● **ENTRIES SHOWN**:
++++++++

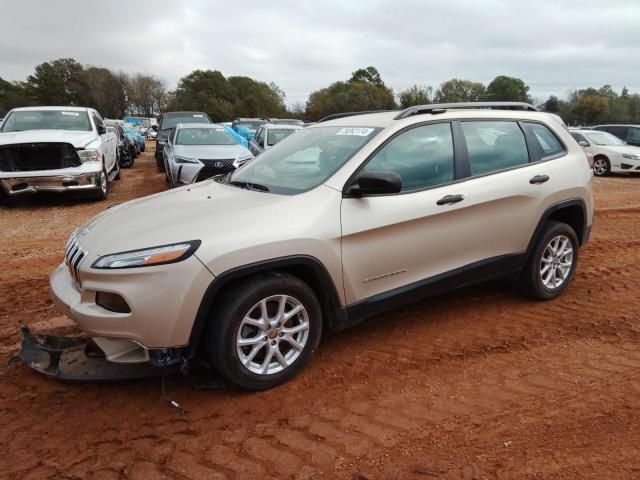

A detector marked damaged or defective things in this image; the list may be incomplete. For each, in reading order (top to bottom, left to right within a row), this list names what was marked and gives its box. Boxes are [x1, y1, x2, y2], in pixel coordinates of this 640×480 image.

damaged front bumper [8, 324, 180, 380]
detached bumper cover [10, 324, 179, 380]
exposed bumper bracket [9, 326, 180, 382]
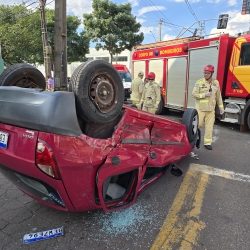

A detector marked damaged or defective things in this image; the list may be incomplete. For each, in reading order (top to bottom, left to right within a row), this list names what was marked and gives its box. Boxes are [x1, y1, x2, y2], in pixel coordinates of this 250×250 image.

exposed tire [0, 63, 46, 89]
exposed tire [71, 59, 124, 124]
overturned red car [0, 59, 199, 212]
exposed tire [182, 108, 199, 142]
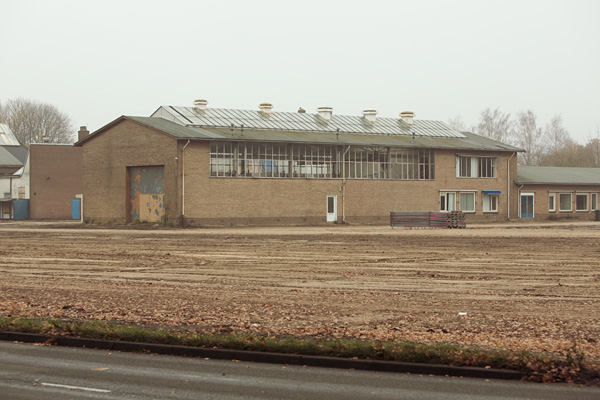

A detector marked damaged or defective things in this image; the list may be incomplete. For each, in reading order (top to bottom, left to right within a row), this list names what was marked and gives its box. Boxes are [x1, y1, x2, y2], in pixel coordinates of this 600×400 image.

rusty metal door [127, 165, 164, 223]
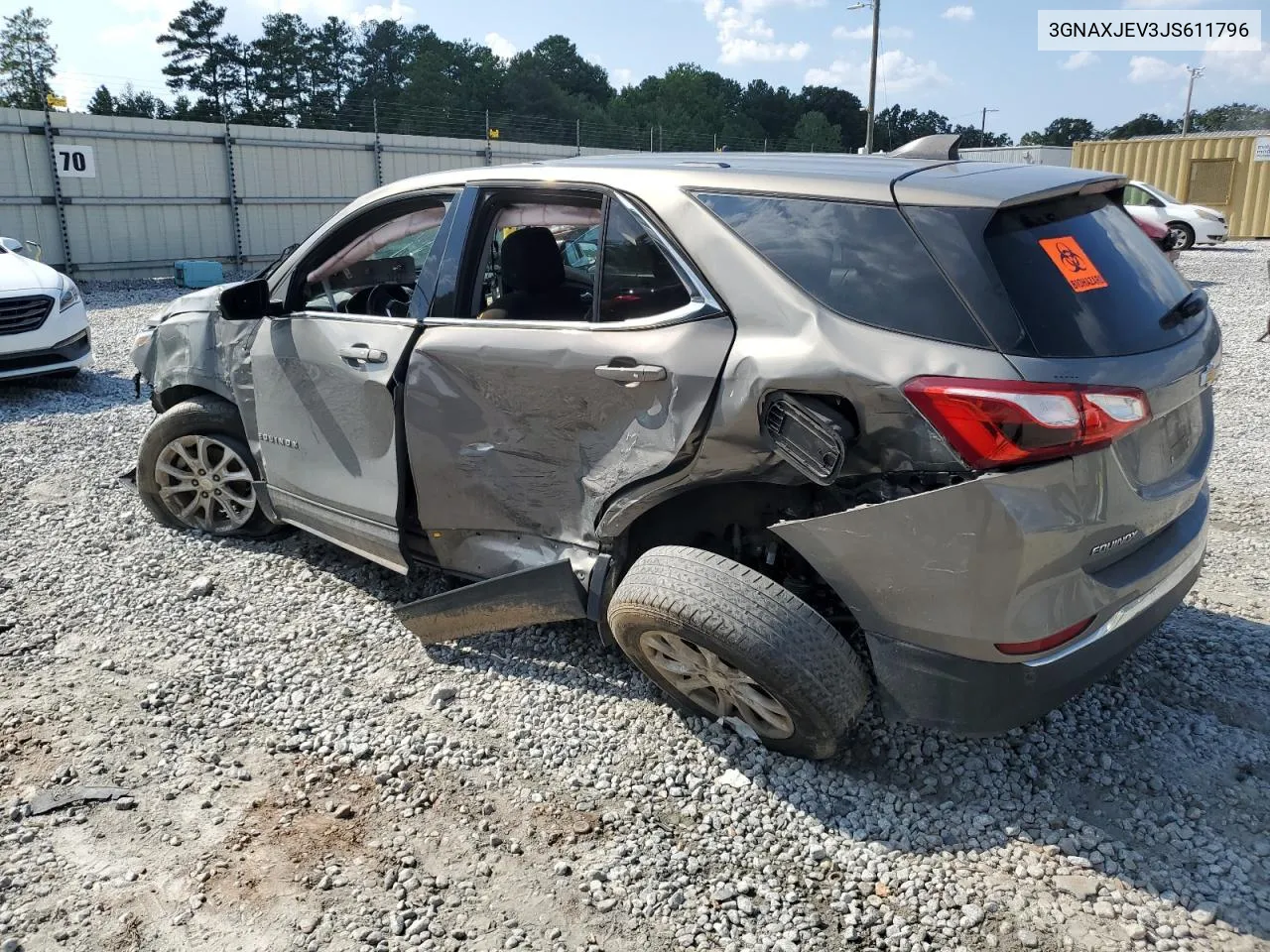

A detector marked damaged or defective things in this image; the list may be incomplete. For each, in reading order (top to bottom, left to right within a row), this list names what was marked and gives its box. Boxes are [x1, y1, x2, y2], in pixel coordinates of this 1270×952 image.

crushed rear fender [393, 563, 586, 645]
damaged silver suv [128, 141, 1218, 767]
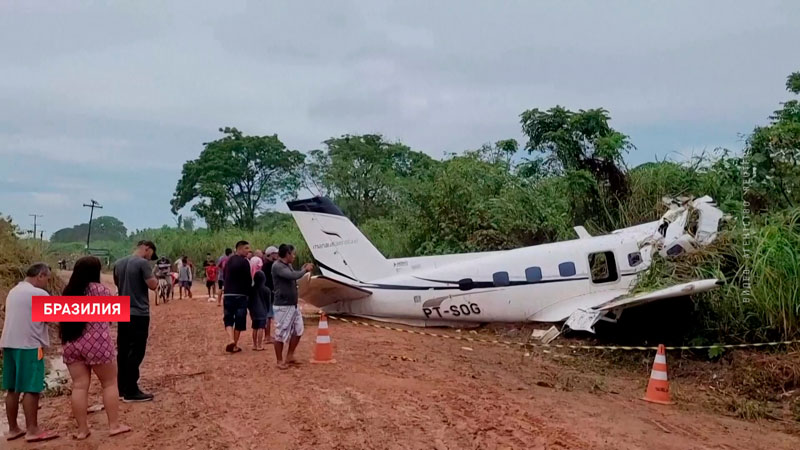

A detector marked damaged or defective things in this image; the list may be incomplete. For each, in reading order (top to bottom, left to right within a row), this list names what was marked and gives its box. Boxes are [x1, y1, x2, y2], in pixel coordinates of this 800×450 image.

crashed small aircraft [290, 195, 724, 332]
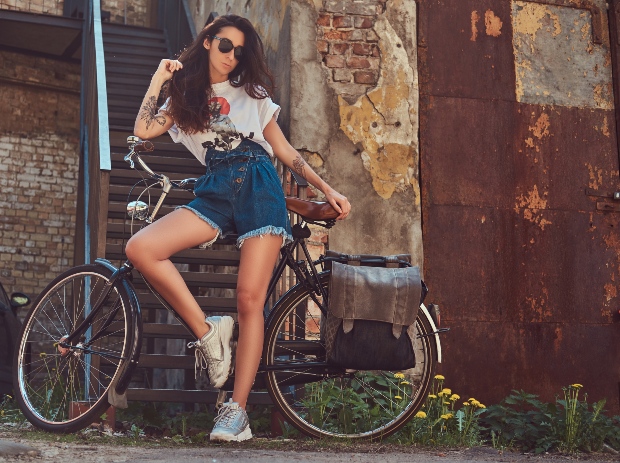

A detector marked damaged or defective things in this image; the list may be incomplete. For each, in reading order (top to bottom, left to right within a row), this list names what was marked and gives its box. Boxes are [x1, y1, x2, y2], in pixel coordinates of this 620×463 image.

rust stain [484, 9, 504, 37]
peeling plaster wall [290, 0, 422, 266]
rust stain [532, 113, 548, 140]
rust stain [588, 163, 604, 190]
rusty metal door [418, 0, 620, 414]
rust stain [512, 185, 552, 232]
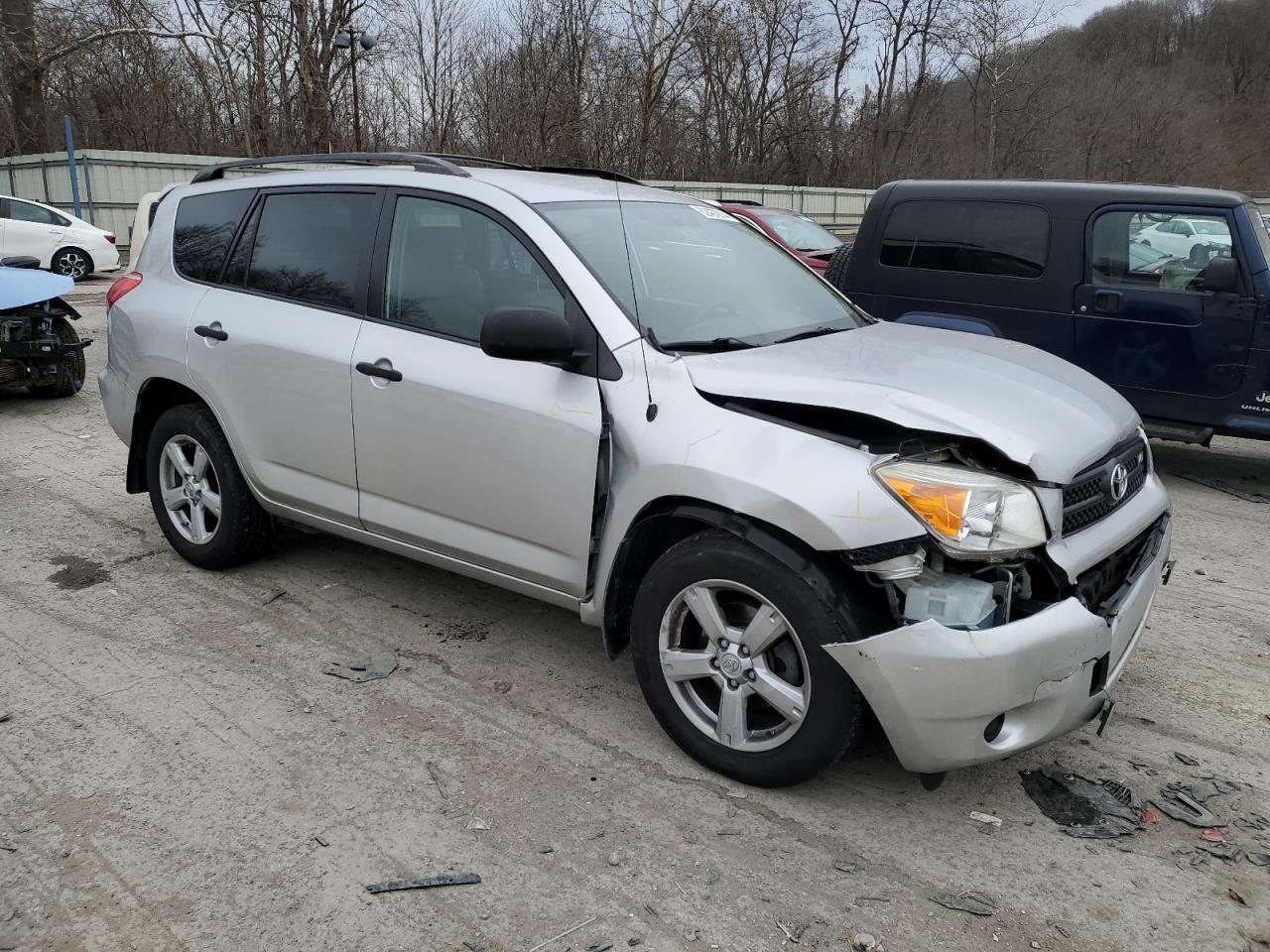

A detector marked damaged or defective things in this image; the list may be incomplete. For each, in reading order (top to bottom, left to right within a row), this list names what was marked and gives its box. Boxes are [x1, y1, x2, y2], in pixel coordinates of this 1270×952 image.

crumpled hood [686, 322, 1143, 484]
broken plastic debris [322, 654, 396, 685]
damaged front bumper [823, 515, 1168, 776]
broken plastic debris [1021, 767, 1143, 837]
broken plastic debris [365, 878, 477, 898]
broken plastic debris [929, 893, 995, 918]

++++++++

Without changing a word, retype every entry above, but drop its pictures.

A detector marked damaged or defective things in this image; the list may be incomplete. For each, in reading order (top to bottom, left to right within a row), this list names what was marked and gives its box. Boxes are [x1, y1, x2, y2], in pixel coordinates of this 640×480 image.

damaged front bumper [8, 324, 180, 380]
detached bumper cover [10, 324, 179, 380]
exposed bumper bracket [9, 326, 180, 382]

A detector marked damaged or defective things in this image; the list may be incomplete. For each, in reading order (top to bottom, left to right within a row), this list names what was marked and gives its box. Boxes are [x1, y1, x2, y2], in pixel coordinates of this 250×250 image.

exposed tire [0, 63, 46, 89]
exposed tire [71, 59, 124, 124]
overturned red car [0, 59, 199, 212]
exposed tire [182, 108, 199, 142]

A detector marked damaged or defective things in this image; the list may be incomplete. For each, in reading order (top to bottom, left to right within a row), this list names what was marked and gives its box. Boxes are [x1, y1, x2, y2], in pixel coordinates of this 600×400 image.

rusty metal door [127, 165, 164, 223]

A detector marked damaged or defective things in this image; the list may be incomplete. For each, in reading order (top to bottom, left to right within a row), this list names what was marked and gives its box. Boxes are [x1, y1, x2, y2], in pixel coordinates of this 1270×952 image.

crushed rear fender [393, 563, 586, 645]
damaged silver suv [128, 141, 1218, 767]

A detector marked damaged or defective things in this image; the list may be incomplete. For each, in reading order (top to bottom, left to right within a row), this list names what was marked and gives its box. Boxes are [x1, y1, x2, y2], in pixel coordinates of this 800×450 image.

crashed small aircraft [290, 195, 724, 332]

A detector marked damaged or defective things in this image; the list may be incomplete. For each, in reading order (top to bottom, left to right within a row), this list names what was marked and gives its box. Boxes are [x1, y1, x2, y2], in pixel coordinates of this 620×463 image.

rust stain [484, 9, 504, 37]
peeling plaster wall [290, 0, 422, 266]
rust stain [532, 113, 548, 140]
rust stain [588, 163, 604, 190]
rusty metal door [418, 0, 620, 414]
rust stain [512, 185, 552, 232]

A detector marked damaged or defective things in this image; the list may be incomplete. For each, in reading order (top to bottom, left to right within a row), this list names what was marked and gives its box. Boxes are [x1, y1, x2, y2], in pixel coordinates of this 1270×952 image.

crumpled hood [686, 322, 1143, 484]
broken plastic debris [322, 654, 396, 685]
damaged front bumper [823, 515, 1168, 776]
broken plastic debris [1021, 767, 1143, 837]
broken plastic debris [365, 878, 477, 898]
broken plastic debris [929, 893, 995, 918]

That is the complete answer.